The upgrade of the LHCb experiment calls for pixel detectors capable of handling larger amounts of data. The detectors will be exposed to higher luminosity and triggers are generated further downstream in the system. All hit data will need to be guided off chip, which requires the acquisition system to suppress zero data and to remove redundant data. Efficient use of silicon area is a key condition, since the available space is limited to space beneath the sensitive area of the sensor and a small strip of silicon at the end of the pixel columns.
In the proposed architecture a token ring scans the pixels in the columns for a hit. Secondary token rings at the End-of-Column serve the pixel columns in a variable and programmable pace. Highly illuminated columns are served at each 40 MHz bunch crossing interval, less illuminated columns are read out at lower speeds; i.e. the secondary End-of-Column token rings are longer for these columns. This approach leads to the hardware beneath each pixel to be used as a large buffer. Also, the method of readout is inherently zero suppressing. Furthermore, loss of hit data - due to pixels which are hit again but have not been read out yet - is distributed evenly across the pixel array, resulting in a loss rate that has low dependence on the illumination gradient.
The hit data flows out of the columns as pairs. The pixel logic is able to pair up two neighbouring pixels if they are both hit in the same bunch crossing. This is a first step in reduction of redundancy. The pairing only takes place inside a column; i.e. neighbouring rows can be paired.
In a following stage a collection of FIFOs further smooths out the data flow. The FIFO stage can be of limited size since the pixel array is already used as buffer space. In a subsequent stage the data is sorted by the four LSB of the Time-Of-Arrival (TOA) of the hit and fed into the sixteen lanes, one for each 'sort bin'. This operation 'derandomizes' the data stream which is required for redundancy reduction later on.
Redundancy in the data is mainly present in TOA and position information; i.e. multiple clustered hits occur in one bunch crossing. After the sort stage there are two compression stages. The first stage collects hit data belonging to clusters (location redundancy). Each lane is treated separately. Hits are grouped in packets of 1 to 4 occurring in a 2x2 area in the pixel array. When data enters the data lane, the new data is compared to data already stored in existing packets and data is stored in a matching or new packet. When no new data arrives in the data lane - which is possible because of the modulo-16 nature of sorting stage - the oldest cluster data packet is sent out to the second compression stage. The second compression stage removes TOA redundancy by performing run-length encoding on the cluster data packets.

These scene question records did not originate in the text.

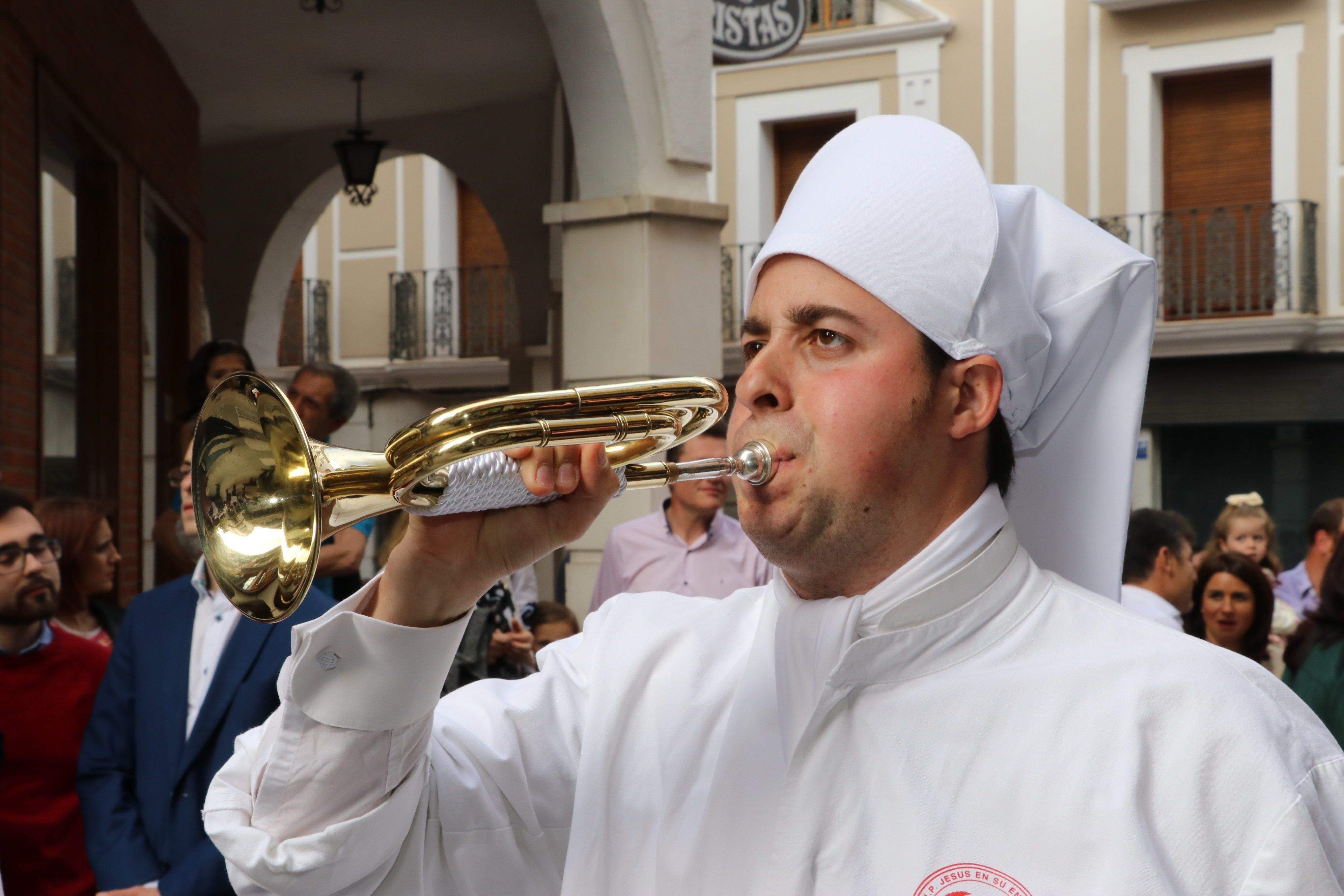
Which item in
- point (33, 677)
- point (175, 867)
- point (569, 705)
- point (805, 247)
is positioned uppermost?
point (805, 247)

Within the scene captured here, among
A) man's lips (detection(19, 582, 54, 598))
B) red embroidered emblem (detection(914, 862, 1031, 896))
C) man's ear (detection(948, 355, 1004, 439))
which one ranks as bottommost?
red embroidered emblem (detection(914, 862, 1031, 896))

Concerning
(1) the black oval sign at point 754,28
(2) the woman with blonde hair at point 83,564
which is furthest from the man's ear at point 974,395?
(1) the black oval sign at point 754,28

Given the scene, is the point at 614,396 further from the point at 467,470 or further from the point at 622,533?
the point at 622,533

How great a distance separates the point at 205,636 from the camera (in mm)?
3539

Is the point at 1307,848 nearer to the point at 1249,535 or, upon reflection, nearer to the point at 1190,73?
the point at 1249,535

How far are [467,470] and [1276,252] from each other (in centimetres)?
1595

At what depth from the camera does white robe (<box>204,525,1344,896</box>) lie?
1.48m

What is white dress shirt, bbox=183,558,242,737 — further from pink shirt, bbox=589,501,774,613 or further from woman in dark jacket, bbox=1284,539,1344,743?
woman in dark jacket, bbox=1284,539,1344,743

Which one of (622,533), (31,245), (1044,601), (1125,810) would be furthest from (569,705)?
(31,245)

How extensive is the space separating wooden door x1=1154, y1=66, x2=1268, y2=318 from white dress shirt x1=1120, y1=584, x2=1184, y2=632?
39.2 ft

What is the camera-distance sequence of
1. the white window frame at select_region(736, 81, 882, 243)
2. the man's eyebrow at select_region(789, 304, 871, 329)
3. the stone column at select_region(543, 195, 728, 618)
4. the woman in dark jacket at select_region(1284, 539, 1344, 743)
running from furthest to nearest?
the white window frame at select_region(736, 81, 882, 243) < the stone column at select_region(543, 195, 728, 618) < the woman in dark jacket at select_region(1284, 539, 1344, 743) < the man's eyebrow at select_region(789, 304, 871, 329)

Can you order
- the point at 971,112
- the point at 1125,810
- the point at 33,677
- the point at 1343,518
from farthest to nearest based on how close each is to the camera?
the point at 971,112 → the point at 1343,518 → the point at 33,677 → the point at 1125,810

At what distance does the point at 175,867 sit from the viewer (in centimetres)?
327

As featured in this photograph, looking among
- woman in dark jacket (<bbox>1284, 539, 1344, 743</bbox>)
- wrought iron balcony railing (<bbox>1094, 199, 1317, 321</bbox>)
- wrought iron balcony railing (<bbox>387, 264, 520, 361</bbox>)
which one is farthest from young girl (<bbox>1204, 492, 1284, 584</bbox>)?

The proposed architecture has been modeled and statistically simulated in C++. A translation to VHDL has been made on which further simulations were performed and from which area and power estimates were derived. Radiation hardness was investigated, especially in the compression stages where a radiation induced upset may cause long lasting corruption of data.
C++ simulations show that the hit loss is around 1% for a peak illumination of 300 Mhits/cm^2/s. Simulations also show that the data rate after compression, on the pixel arrays closest to the beam is lower than 10 Gb/s, given 10-bit TOA, 8+8-bit coordinates, 4-bit energy data, an average cluster size of 3 and a 1.4mm x 1.4mm pixel array.